Selected passage:
=== Section Start ===

- Hocus POTUS
- Melville House, 366 pp.
The plot of Malcolm MacPherson’s Hocus POTUS concerns efforts to make things appear to be something they are not. MacPherson wants the novel, about the selling of fake weapon of mass destruction to U.S. government employees searching for a way to justify the intervention in Iraq, to seem like a clever critique of George W. Bush.
Rick Gannon, like others in the group he organizes to trick those responsible for the war, speaks and thinks like a MoveOn.org-style activist. In the novel’s first pages, the charismatic con man muses about how “platoons of civilian contractors hand-picked by the Pentagon, like Haliburton…, were scamming American taxpayers” and that “the war was started far less for liberty than larceny.” Such deception, which Gannon calls “buffing the turd,” is invoked to excuse his scheme to present a modified children’s ride from a traveling circus as a WMD stand-in. “Our present government buffs turds all the time,” he explains. “They buffed a big one to justify and invasion. And we fell for it, just like they knew we would. They are expert at buffing the shit they make up to make it look like what it isn’t…. I propose to do what they do. We’ll make up a WMD and let them buff it to a shine.” Mustafa, a wealthy Iraqi aiming to enrich himself further in post-Saddam Iraq, expresses similar sentiments, in less scatological language, when he complains of American-caused blackouts, deaths and deprivation. David McNeil, a physicist who “in a flush of patriotism after 9/11” donated to the Republicans and agreed to join the WMD hunt, determines after a couple of weeks in Iraq that no such weapons exist: “Saddam’s capability for WMD is like our President saying he has the capability for making a perpetual motion machine, and he hires the engineers to make a few parts. So fucking what? I’m telling you. He couldn’t do it.” McNeil subsequently sides with Gannon and the others to sell a buffed turd back to Bush.

=== Section End ===

Records:
=== Section Start ===

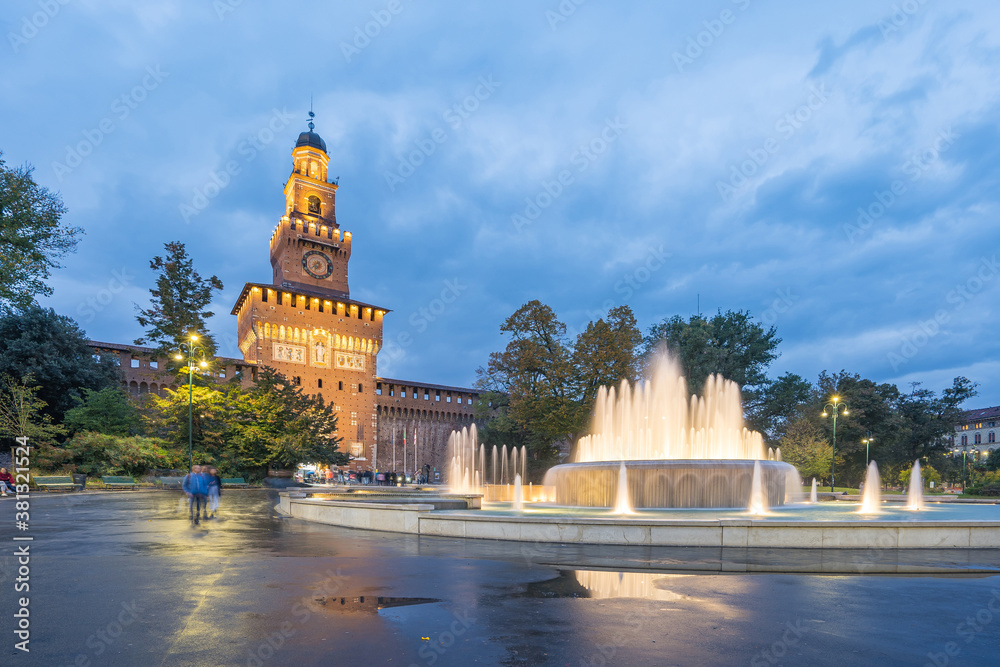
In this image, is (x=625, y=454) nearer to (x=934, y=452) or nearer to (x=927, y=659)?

=== Section End ===
=== Section Start ===

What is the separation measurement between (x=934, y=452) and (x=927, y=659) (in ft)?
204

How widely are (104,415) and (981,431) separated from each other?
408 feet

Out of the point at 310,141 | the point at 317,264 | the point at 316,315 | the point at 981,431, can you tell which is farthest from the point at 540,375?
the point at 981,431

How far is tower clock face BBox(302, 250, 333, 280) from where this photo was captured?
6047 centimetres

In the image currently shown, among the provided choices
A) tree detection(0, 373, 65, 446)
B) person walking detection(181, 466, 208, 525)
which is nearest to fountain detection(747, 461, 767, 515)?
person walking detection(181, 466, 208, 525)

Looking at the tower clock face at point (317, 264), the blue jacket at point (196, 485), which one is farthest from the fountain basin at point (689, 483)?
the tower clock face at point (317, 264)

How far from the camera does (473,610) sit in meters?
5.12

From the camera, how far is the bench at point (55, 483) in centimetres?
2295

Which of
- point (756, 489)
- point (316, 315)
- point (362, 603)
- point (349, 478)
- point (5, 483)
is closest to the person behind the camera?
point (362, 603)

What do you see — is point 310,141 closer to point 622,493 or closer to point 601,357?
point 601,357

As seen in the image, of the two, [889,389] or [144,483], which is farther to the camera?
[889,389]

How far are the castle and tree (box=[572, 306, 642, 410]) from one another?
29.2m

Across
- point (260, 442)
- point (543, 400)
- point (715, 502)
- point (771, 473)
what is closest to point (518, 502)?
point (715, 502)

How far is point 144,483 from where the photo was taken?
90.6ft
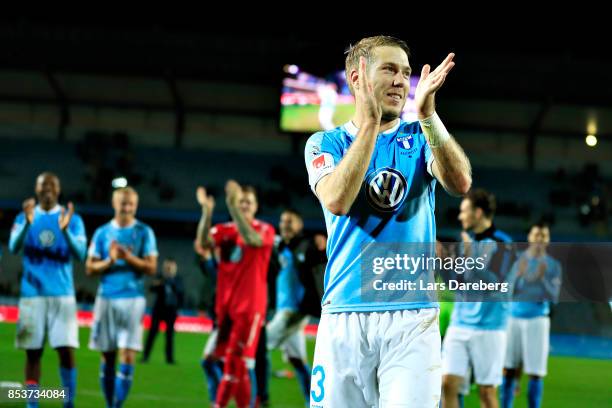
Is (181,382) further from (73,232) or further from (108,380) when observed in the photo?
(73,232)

=== Section End ===

Things to do:
1 – From the review of Hocus POTUS, transcribe the part that opens with the words containing "The plot of" and closes with "George W. Bush.".
2 – Which characters of the novel does the review of Hocus POTUS introduce by name along with a description of who they are? Give each name with that description.
3 – Take the review of Hocus POTUS further, continuing it from where it stops.

Results for the exercise:
1 –
The plot of Malcolm MacPherson’s Hocus POTUS concerns efforts to make things appear to be something they are not. MacPherson wants the novel, about the selling of fake weapon of mass destruction to U.S. government employees searching for a way to justify the intervention in Iraq, to seem like a clever critique of George W. Bush.

2 –
- Rick Gannon: a charismatic con man who organizes the group
- Mustafa: a wealthy Iraqi aiming to enrich himself further in post-Saddam Iraq
- David McNeil: a physicist who donated to the Republicans after 9/11 and agreed to join the WMD hunt

3 –
And here’s how MacPherson presents Bush addressing the United Nations: “We have found, find, will found WMD. It’ll be a matter of time to do so.”
Those aligned with the figure referred to in the novel’s title – the President of the United States – come across as either credulous clowns or cynical careerists. MacPherson’s satiric take on the Bush administration’s foreign policy has its origins in his work as a journalist. MacPherson contributed to a June 2003 Time magazine article about Ambassador L. Paul Bremer, who the month before had become head of the Coalition Provisional Authority (CPA). Bremer admits to a lack of qualifications: “None of us has any experience in this.” The article remarks on “a slow-burning resentment of the American occupation” (like that given voice by Mustafa and other Iraqi characters in Hocus POTUS). In a follow-up Time report a year later, when WMD still had not been found, MacPherson and other reporters relay Bremer’s conviction that “he will ultimately be judged not for the violence and mismanagement that marred his administration but for the political arrangements set in place during his 13 months in Baghdad.”
With Hocus POTUS, MacPherson’s tries to prove Bremer wrong on that last point, stressing the mendacity, corruption, incompetence, and arrogance and other familiar charges frequently leveled at the CPA and Bush. In the novel, set in May 2003, newly appointed Ambassador L. Rufus Taylor “did not know the first thing about reconstruction or nation-building or even management; he did know what he didn’t know, and everybody knew it.” MacPherson calls those working with Taylor and willing to endorse fraudulent WMD “Kool-Aid drinkers.” They accept delusions as they submit to their leader. This might have worked better if he didn’t repeat the Kool-Aid line several times in the novel.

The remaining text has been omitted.